• Assignment
Would you write the data out once more, exactly as it is?

--*--

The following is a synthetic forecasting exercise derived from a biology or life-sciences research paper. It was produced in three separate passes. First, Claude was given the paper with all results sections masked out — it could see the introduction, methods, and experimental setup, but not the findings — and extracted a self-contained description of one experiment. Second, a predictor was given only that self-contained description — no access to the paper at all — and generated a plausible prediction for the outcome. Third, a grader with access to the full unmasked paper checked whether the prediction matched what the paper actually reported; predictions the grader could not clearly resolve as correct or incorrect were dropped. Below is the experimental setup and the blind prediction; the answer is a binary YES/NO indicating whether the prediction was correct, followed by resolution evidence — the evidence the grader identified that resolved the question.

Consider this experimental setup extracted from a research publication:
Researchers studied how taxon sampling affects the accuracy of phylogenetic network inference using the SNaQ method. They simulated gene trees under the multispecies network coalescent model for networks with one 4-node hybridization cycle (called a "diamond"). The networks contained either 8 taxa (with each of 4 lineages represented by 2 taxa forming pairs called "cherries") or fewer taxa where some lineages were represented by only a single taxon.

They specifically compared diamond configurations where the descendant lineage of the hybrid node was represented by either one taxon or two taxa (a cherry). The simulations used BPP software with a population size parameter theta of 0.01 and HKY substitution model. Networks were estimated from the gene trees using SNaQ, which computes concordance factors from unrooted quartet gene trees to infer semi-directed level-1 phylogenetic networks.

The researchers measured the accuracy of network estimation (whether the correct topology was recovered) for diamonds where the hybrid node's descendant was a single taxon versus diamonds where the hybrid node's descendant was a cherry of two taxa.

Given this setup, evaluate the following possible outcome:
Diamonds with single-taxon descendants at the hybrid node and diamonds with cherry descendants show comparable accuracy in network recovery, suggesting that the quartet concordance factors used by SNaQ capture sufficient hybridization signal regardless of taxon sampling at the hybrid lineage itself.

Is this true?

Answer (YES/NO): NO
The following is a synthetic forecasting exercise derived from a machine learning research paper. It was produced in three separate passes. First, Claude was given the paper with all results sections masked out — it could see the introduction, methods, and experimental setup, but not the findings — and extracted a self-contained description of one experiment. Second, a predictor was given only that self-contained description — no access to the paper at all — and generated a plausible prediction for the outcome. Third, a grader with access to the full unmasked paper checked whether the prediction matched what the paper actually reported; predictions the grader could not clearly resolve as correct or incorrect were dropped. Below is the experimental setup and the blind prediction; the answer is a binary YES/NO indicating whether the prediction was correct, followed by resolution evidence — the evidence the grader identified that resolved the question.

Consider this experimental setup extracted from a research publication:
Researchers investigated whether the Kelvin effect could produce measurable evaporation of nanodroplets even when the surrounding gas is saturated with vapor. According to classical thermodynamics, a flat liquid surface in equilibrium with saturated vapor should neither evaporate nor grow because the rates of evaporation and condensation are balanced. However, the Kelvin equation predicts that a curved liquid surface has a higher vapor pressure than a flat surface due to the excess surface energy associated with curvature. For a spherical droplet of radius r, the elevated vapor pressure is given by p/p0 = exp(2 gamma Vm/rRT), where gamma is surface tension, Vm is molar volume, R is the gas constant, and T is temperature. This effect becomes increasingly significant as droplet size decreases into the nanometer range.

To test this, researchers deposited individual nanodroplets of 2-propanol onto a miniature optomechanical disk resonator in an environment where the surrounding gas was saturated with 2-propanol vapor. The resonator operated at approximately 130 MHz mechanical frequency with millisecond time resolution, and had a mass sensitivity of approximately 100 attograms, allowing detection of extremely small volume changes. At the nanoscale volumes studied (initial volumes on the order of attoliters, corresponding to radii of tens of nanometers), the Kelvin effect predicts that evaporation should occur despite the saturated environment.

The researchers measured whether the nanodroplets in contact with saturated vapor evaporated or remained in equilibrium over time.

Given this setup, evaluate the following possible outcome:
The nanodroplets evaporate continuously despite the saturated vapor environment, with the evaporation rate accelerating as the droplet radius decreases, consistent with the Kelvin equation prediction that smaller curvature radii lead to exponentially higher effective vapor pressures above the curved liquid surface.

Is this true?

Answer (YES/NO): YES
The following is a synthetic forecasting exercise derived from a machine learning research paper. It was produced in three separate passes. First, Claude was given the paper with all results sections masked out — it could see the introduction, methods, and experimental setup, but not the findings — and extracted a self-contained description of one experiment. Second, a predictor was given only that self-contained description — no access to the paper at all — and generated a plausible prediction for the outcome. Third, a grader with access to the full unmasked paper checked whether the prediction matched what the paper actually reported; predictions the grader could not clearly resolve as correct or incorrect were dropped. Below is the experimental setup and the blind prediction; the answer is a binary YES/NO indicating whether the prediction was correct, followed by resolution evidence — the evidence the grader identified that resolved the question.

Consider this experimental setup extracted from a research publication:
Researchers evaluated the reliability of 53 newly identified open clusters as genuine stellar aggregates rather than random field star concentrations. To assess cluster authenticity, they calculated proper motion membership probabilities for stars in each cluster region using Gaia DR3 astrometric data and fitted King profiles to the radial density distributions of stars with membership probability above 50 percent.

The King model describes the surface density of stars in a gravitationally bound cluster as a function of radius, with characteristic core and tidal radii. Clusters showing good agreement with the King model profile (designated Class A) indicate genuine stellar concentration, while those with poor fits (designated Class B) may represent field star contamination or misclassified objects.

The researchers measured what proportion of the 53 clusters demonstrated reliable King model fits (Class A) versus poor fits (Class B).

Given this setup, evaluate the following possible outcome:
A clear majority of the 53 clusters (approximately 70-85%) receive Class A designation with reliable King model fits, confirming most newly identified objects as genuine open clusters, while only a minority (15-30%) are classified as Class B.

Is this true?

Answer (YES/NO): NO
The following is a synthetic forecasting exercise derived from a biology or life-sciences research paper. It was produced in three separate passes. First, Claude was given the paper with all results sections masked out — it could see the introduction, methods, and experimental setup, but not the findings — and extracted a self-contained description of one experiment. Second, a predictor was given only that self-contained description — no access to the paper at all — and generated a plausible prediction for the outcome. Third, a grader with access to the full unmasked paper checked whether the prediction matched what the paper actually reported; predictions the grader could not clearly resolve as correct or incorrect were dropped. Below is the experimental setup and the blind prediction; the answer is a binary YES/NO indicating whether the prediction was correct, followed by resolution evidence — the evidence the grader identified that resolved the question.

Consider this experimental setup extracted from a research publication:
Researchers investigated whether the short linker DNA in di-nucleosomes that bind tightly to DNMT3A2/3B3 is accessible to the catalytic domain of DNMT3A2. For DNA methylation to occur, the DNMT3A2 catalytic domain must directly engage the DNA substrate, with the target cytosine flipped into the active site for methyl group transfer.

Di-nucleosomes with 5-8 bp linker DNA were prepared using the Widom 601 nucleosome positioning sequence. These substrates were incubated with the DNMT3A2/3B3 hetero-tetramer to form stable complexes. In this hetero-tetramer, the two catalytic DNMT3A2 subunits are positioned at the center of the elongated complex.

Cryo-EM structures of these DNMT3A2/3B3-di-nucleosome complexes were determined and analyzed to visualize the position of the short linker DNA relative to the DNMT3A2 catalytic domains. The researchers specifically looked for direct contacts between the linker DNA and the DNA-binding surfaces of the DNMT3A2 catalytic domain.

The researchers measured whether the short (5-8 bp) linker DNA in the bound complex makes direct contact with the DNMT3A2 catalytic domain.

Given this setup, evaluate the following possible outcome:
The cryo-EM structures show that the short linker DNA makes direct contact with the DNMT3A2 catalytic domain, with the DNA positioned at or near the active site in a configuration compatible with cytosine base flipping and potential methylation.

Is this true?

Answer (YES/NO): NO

--*--

• Answer section
The following is a synthetic forecasting exercise derived from a biology or life-sciences research paper. It was produced in three separate passes. First, Claude was given the paper with all results sections masked out — it could see the introduction, methods, and experimental setup, but not the findings — and extracted a self-contained description of one experiment. Second, a predictor was given only that self-contained description — no access to the paper at all — and generated a plausible prediction for the outcome. Third, a grader with access to the full unmasked paper checked whether the prediction matched what the paper actually reported; predictions the grader could not clearly resolve as correct or incorrect were dropped. Below is the experimental setup and the blind prediction; the answer is a binary YES/NO indicating whether the prediction was correct, followed by resolution evidence — the evidence the grader identified that resolved the question.

Consider this experimental setup extracted from a research publication:
Researchers studied how taxon sampling affects the accuracy of phylogenetic network inference using the SNaQ method. They simulated gene trees under the multispecies network coalescent model for networks with one 4-node hybridization cycle (called a "diamond"). The networks contained either 8 taxa (with each of 4 lineages represented by 2 taxa forming pairs called "cherries") or fewer taxa where some lineages were represented by only a single taxon.

They specifically compared diamond configurations where the descendant lineage of the hybrid node was represented by either one taxon or two taxa (a cherry). The simulations used BPP software with a population size parameter theta of 0.01 and HKY substitution model. Networks were estimated from the gene trees using SNaQ, which computes concordance factors from unrooted quartet gene trees to infer semi-directed level-1 phylogenetic networks.

The researchers measured the accuracy of network estimation (whether the correct topology was recovered) for diamonds where the hybrid node's descendant was a single taxon versus diamonds where the hybrid node's descendant was a cherry of two taxa.

Given this setup, evaluate the following possible outcome:
Diamonds with single-taxon descendants at the hybrid node and diamonds with cherry descendants show comparable accuracy in network recovery, suggesting that the quartet concordance factors used by SNaQ capture sufficient hybridization signal regardless of taxon sampling at the hybrid lineage itself.

Is this true?

Answer (YES/NO): NO
The following is a synthetic forecasting exercise derived from a machine learning research paper. It was produced in three separate passes. First, Claude was given the paper with all results sections masked out — it could see the introduction, methods, and experimental setup, but not the findings — and extracted a self-contained description of one experiment. Second, a predictor was given only that self-contained description — no access to the paper at all — and generated a plausible prediction for the outcome. Third, a grader with access to the full unmasked paper checked whether the prediction matched what the paper actually reported; predictions the grader could not clearly resolve as correct or incorrect were dropped. Below is the experimental setup and the blind prediction; the answer is a binary YES/NO indicating whether the prediction was correct, followed by resolution evidence — the evidence the grader identified that resolved the question.

Consider this experimental setup extracted from a research publication:
Researchers investigated whether the Kelvin effect could produce measurable evaporation of nanodroplets even when the surrounding gas is saturated with vapor. According to classical thermodynamics, a flat liquid surface in equilibrium with saturated vapor should neither evaporate nor grow because the rates of evaporation and condensation are balanced. However, the Kelvin equation predicts that a curved liquid surface has a higher vapor pressure than a flat surface due to the excess surface energy associated with curvature. For a spherical droplet of radius r, the elevated vapor pressure is given by p/p0 = exp(2 gamma Vm/rRT), where gamma is surface tension, Vm is molar volume, R is the gas constant, and T is temperature. This effect becomes increasingly significant as droplet size decreases into the nanometer range.

To test this, researchers deposited individual nanodroplets of 2-propanol onto a miniature optomechanical disk resonator in an environment where the surrounding gas was saturated with 2-propanol vapor. The resonator operated at approximately 130 MHz mechanical frequency with millisecond time resolution, and had a mass sensitivity of approximately 100 attograms, allowing detection of extremely small volume changes. At the nanoscale volumes studied (initial volumes on the order of attoliters, corresponding to radii of tens of nanometers), the Kelvin effect predicts that evaporation should occur despite the saturated environment.

The researchers measured whether the nanodroplets in contact with saturated vapor evaporated or remained in equilibrium over time.

Given this setup, evaluate the following possible outcome:
The nanodroplets evaporate continuously despite the saturated vapor environment, with the evaporation rate accelerating as the droplet radius decreases, consistent with the Kelvin equation prediction that smaller curvature radii lead to exponentially higher effective vapor pressures above the curved liquid surface.

Is this true?

Answer (YES/NO): YES
The following is a synthetic forecasting exercise derived from a machine learning research paper. It was produced in three separate passes. First, Claude was given the paper with all results sections masked out — it could see the introduction, methods, and experimental setup, but not the findings — and extracted a self-contained description of one experiment. Second, a predictor was given only that self-contained description — no access to the paper at all — and generated a plausible prediction for the outcome. Third, a grader with access to the full unmasked paper checked whether the prediction matched what the paper actually reported; predictions the grader could not clearly resolve as correct or incorrect were dropped. Below is the experimental setup and the blind prediction; the answer is a binary YES/NO indicating whether the prediction was correct, followed by resolution evidence — the evidence the grader identified that resolved the question.

Consider this experimental setup extracted from a research publication:
Researchers evaluated the reliability of 53 newly identified open clusters as genuine stellar aggregates rather than random field star concentrations. To assess cluster authenticity, they calculated proper motion membership probabilities for stars in each cluster region using Gaia DR3 astrometric data and fitted King profiles to the radial density distributions of stars with membership probability above 50 percent.

The King model describes the surface density of stars in a gravitationally bound cluster as a function of radius, with characteristic core and tidal radii. Clusters showing good agreement with the King model profile (designated Class A) indicate genuine stellar concentration, while those with poor fits (designated Class B) may represent field star contamination or misclassified objects.

The researchers measured what proportion of the 53 clusters demonstrated reliable King model fits (Class A) versus poor fits (Class B).

Given this setup, evaluate the following possible outcome:
A clear majority of the 53 clusters (approximately 70-85%) receive Class A designation with reliable King model fits, confirming most newly identified objects as genuine open clusters, while only a minority (15-30%) are classified as Class B.

Is this true?

Answer (YES/NO): NO
The following is a synthetic forecasting exercise derived from a biology or life-sciences research paper. It was produced in three separate passes. First, Claude was given the paper with all results sections masked out — it could see the introduction, methods, and experimental setup, but not the findings — and extracted a self-contained description of one experiment. Second, a predictor was given only that self-contained description — no access to the paper at all — and generated a plausible prediction for the outcome. Third, a grader with access to the full unmasked paper checked whether the prediction matched what the paper actually reported; predictions the grader could not clearly resolve as correct or incorrect were dropped. Below is the experimental setup and the blind prediction; the answer is a binary YES/NO indicating whether the prediction was correct, followed by resolution evidence — the evidence the grader identified that resolved the question.

Consider this experimental setup extracted from a research publication:
Researchers investigated whether the short linker DNA in di-nucleosomes that bind tightly to DNMT3A2/3B3 is accessible to the catalytic domain of DNMT3A2. For DNA methylation to occur, the DNMT3A2 catalytic domain must directly engage the DNA substrate, with the target cytosine flipped into the active site for methyl group transfer.

Di-nucleosomes with 5-8 bp linker DNA were prepared using the Widom 601 nucleosome positioning sequence. These substrates were incubated with the DNMT3A2/3B3 hetero-tetramer to form stable complexes. In this hetero-tetramer, the two catalytic DNMT3A2 subunits are positioned at the center of the elongated complex.

Cryo-EM structures of these DNMT3A2/3B3-di-nucleosome complexes were determined and analyzed to visualize the position of the short linker DNA relative to the DNMT3A2 catalytic domains. The researchers specifically looked for direct contacts between the linker DNA and the DNA-binding surfaces of the DNMT3A2 catalytic domain.

The researchers measured whether the short (5-8 bp) linker DNA in the bound complex makes direct contact with the DNMT3A2 catalytic domain.

Given this setup, evaluate the following possible outcome:
The cryo-EM structures show that the short linker DNA makes direct contact with the DNMT3A2 catalytic domain, with the DNA positioned at or near the active site in a configuration compatible with cytosine base flipping and potential methylation.

Is this true?

Answer (YES/NO): NO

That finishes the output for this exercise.